Collected data:
* * * * * * * * *

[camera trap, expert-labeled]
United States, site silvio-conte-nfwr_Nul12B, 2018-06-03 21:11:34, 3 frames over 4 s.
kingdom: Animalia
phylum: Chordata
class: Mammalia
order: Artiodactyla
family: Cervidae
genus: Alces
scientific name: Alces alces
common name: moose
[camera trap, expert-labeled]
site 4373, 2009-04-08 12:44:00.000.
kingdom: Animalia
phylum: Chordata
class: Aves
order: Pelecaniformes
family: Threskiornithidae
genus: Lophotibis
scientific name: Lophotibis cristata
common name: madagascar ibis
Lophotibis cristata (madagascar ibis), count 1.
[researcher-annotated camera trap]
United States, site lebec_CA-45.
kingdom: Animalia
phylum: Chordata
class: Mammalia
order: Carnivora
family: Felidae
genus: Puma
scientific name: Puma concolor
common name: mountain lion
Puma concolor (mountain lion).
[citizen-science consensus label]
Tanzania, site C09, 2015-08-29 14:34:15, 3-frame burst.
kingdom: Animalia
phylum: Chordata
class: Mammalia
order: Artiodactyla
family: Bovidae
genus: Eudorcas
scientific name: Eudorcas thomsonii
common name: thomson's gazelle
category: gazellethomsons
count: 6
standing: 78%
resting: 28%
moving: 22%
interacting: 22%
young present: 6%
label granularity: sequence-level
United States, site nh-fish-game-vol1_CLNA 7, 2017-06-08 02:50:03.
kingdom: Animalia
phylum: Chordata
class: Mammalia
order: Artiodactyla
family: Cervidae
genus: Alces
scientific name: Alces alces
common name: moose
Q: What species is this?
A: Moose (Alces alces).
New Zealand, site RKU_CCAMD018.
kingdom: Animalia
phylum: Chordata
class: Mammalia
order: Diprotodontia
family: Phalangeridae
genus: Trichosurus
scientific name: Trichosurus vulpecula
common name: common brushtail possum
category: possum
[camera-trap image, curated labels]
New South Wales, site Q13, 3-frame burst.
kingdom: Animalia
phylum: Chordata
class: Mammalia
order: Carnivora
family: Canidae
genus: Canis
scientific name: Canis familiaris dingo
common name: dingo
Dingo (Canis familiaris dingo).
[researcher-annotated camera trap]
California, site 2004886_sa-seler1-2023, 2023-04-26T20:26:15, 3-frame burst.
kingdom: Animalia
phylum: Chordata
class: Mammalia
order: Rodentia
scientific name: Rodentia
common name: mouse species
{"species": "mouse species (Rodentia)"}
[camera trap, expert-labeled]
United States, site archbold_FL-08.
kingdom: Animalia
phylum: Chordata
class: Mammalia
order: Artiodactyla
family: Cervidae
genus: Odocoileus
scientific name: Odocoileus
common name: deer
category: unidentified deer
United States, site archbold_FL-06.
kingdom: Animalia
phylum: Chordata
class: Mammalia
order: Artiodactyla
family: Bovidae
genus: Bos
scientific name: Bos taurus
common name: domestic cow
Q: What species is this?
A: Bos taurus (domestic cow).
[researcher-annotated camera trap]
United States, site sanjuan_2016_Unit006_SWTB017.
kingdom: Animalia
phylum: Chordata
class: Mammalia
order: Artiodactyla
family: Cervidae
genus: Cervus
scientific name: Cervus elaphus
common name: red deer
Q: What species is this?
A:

* * * * * * * * *

Work required: Your task is to copy exactly, and only, the lines from the line with "family: Canidae" through the last line of the entries, both included.

Written response:
family: Canidae
genus: Canis
scientific name: Canis familiaris dingo
common name: dingo
Dingo (Canis familiaris dingo).
[researcher-annotated camera trap]
California, site 2004886_sa-seler1-2023, 2023-04-26T20:26:15, 3-frame burst.
kingdom: Animalia
phylum: Chordata
class: Mammalia
order: Rodentia
scientific name: Rodentia
common name: mouse species
{"species": "mouse species (Rodentia)"}
[camera trap, expert-labeled]
United States, site archbold_FL-08.
kingdom: Animalia
phylum: Chordata
class: Mammalia
order: Artiodactyla
family: Cervidae
genus: Odocoileus
scientific name: Odocoileus
common name: deer
category: unidentified deer
United States, site archbold_FL-06.
kingdom: Animalia
phylum: Chordata
class: Mammalia
order: Artiodactyla
family: Bovidae
genus: Bos
scientific name: Bos taurus
common name: domestic cow
Q: What species is this?
A: Bos taurus (domestic cow).
[researcher-annotated camera trap]
United States, site sanjuan_2016_Unit006_SWTB017.
kingdom: Animalia
phylum: Chordata
class: Mammalia
order: Artiodactyla
family: Cervidae
genus: Cervus
scientific name: Cervus elaphus
common name: red deer
Q: What species is this?
A:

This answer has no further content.